NOTE: Please shutdown milvus properly otherwise it can corrupt the data
Will return a vector search based on the payload parameters
Payload:
{
"search": "string",
// *Required: Search text to find similar items for
"document_ids": [
"string"
],
// *Optional: List of document IDs (plays partition role)
"offset": 0,
// *Optional: how many responses to skip
"limit": 0,
// *Optional: how many responses to return
"sf": 0
// *Optional: Search factor ( rf or nprobe depending on the index )
}
Response:
{
"result_items": 0,
// Results count
"results": [
{
"distance": 0,
// Distance value
"document_id": "string",
// document_id of the result
"section_id": "string",
// section_id of the result
"segment_id": "string"
// section_id of the result
}
]
}
Will add or update a new vector row/item
Payload:
{
"segment_text": "string",
// Text to vectorize and save
"document_id": "string",
// Id of the document ( plays partition role )
"section_id": "string",
// Id of the section
"segment_id": "string"

ACTIVITY
Reproduce the vector search API excerpt word for word, from start to finish.

Short captions from the web
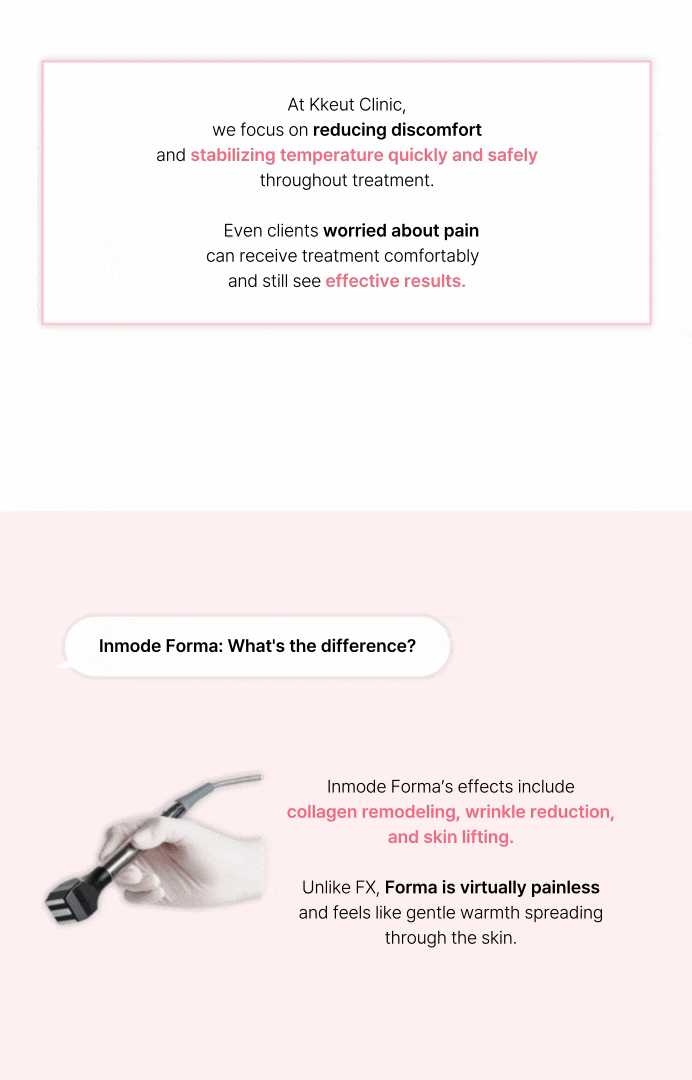 인모드__복사본-_1_ (4).gif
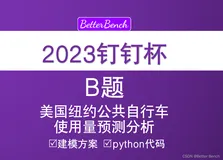 【2023 年第二届钉钉杯大学生大数据挑战赛】 初赛 B：美国纽约公共自行车使用量预测分析 问题一Python代码分析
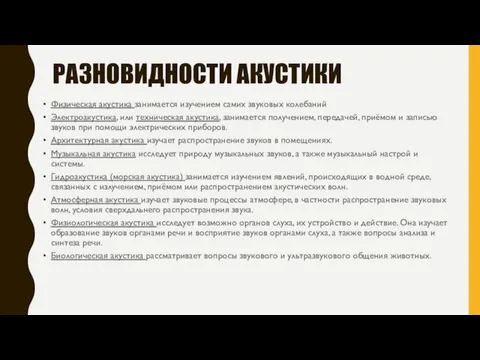 РАЗНОВИДНОСТИ АКУСТИКИ Физическая акустика занимается изучением самих звуковых колебаний Электроакустика, или техническая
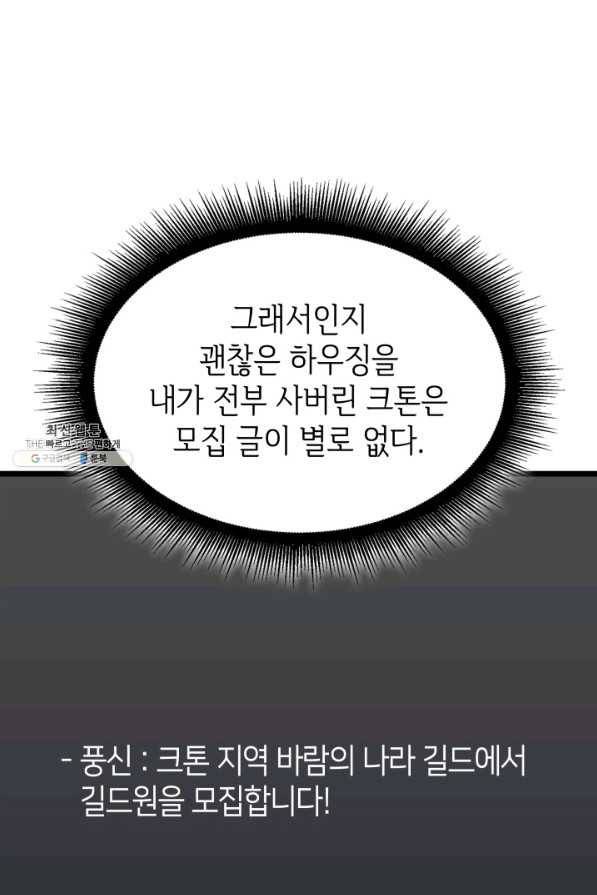 SSS급 랭커 회귀하다 23화 13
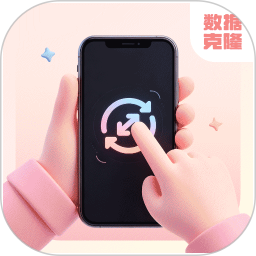 克隆助手2026官方新版图标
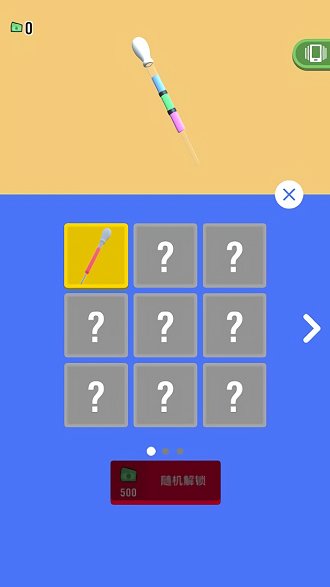 果冻染料手游 果冻染料游戏下载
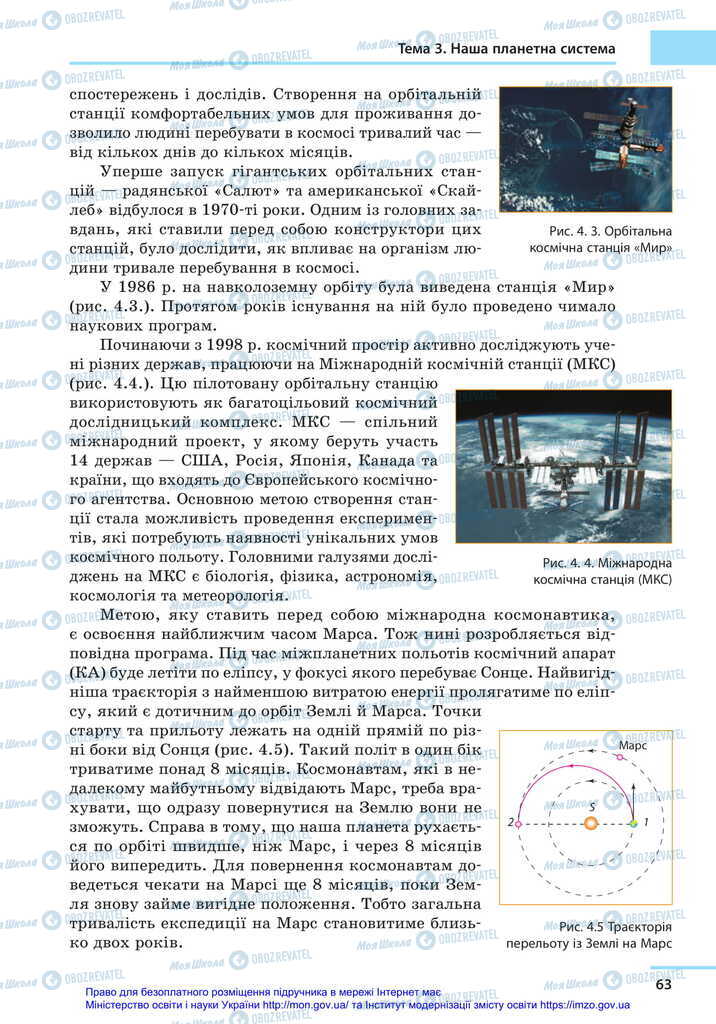 Підручники Астрономія 11 клас сторінка 63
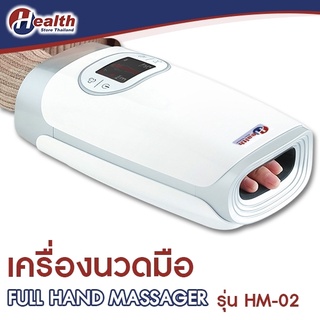 [ HealthStoreTH ]ประกัน 1 ปี เครื่องนวดมือรุ่นใหม่ล่าสุด นวดได้ถึงข้อมือ แก้นิ้วล็อค ปวดเมื่อยนิ้ว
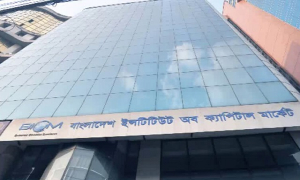 পুঁজিবাজারবিষয়ক মাস্টার্স কোর্স চালু করছে বিআইসিএম, আবেদন শেষ ৩০ মে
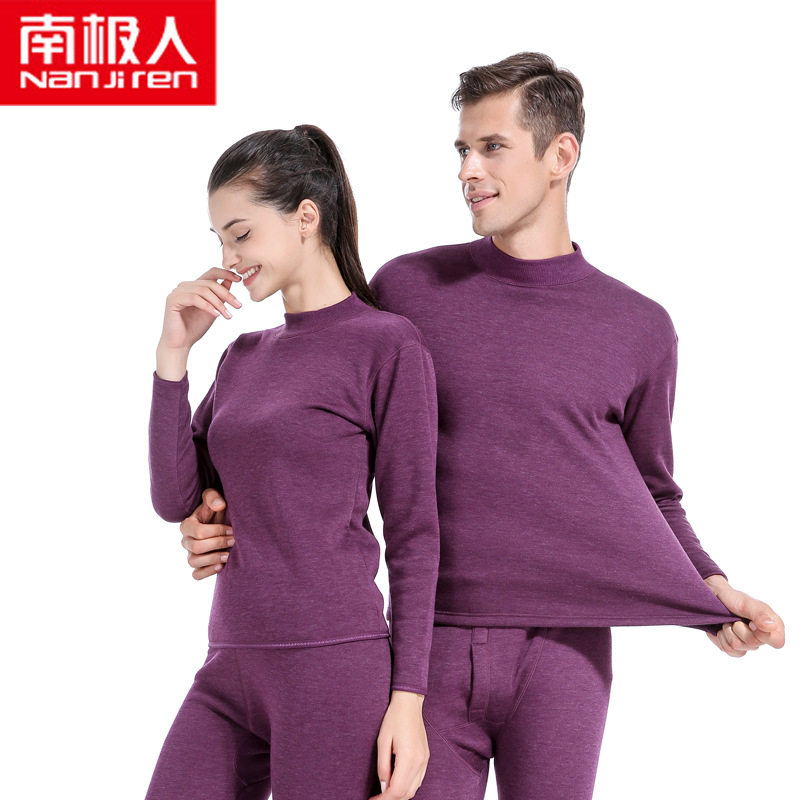 South Pole men's men plus suede thickening in high collar large size Sizes Heating Clothes Pants Women Youth Autumn Clothes Sanitary Pants Autumn Anti-cold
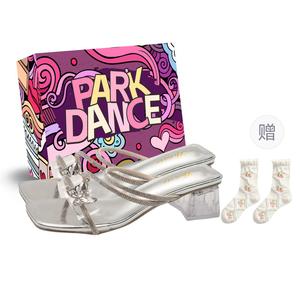 Женские шлепанцы Slide с резиновой подошвой, устойчивые к запаху PARK DANCE, серебряный+gift socks+box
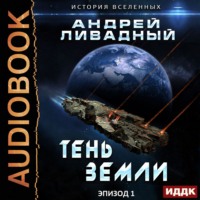 . Тень Земли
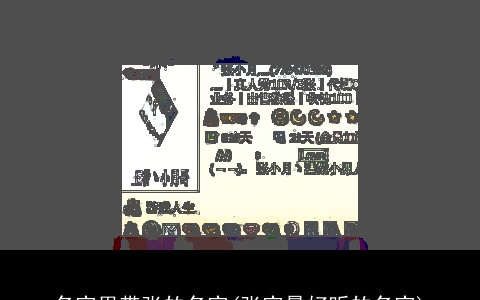 名字里带张的名字(张字最好听的名字)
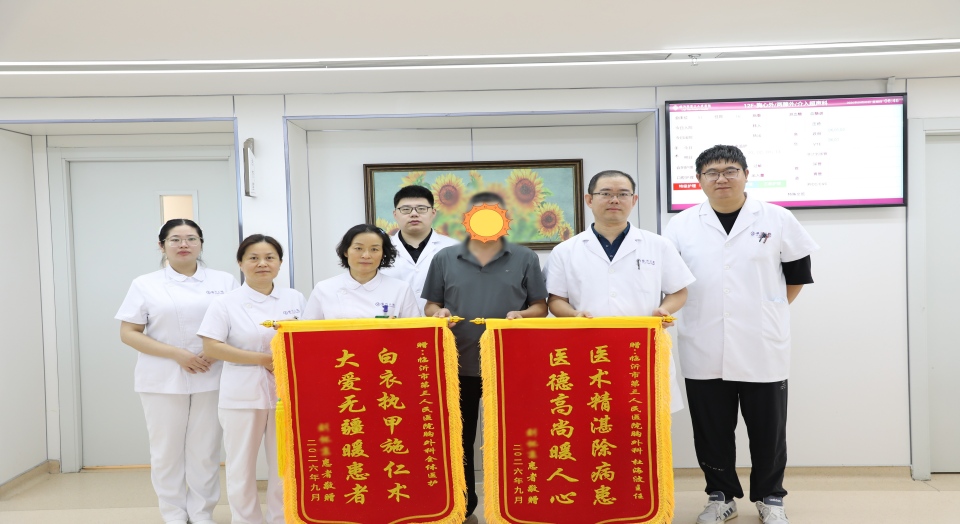 我院成功救治车祸多发伤高龄患者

TASK SOLUTION
NOTE: Please shutdown milvus properly otherwise it can corrupt the data
Will return a vector search based on the payload parameters
Payload:
{
"search": "string",
// *Required: Search text to find similar items for
"document_ids": [
"string"
],
// *Optional: List of document IDs (plays partition role)
"offset": 0,
// *Optional: how many responses to skip
"limit": 0,
// *Optional: how many responses to return
"sf": 0
// *Optional: Search factor ( rf or nprobe depending on the index )
}
Response:
{
"result_items": 0,
// Results count
"results": [
{
"distance": 0,
// Distance value
"document_id": "string",
// document_id of the result
"section_id": "string",
// section_id of the result
"segment_id": "string"
// section_id of the result
}
]
}
Will add or update a new vector row/item
Payload:
{
"segment_text": "string",
// Text to vectorize and save
"document_id": "string",
// Id of the document ( plays partition role )
"section_id": "string",
// Id of the section
"segment_id": "string"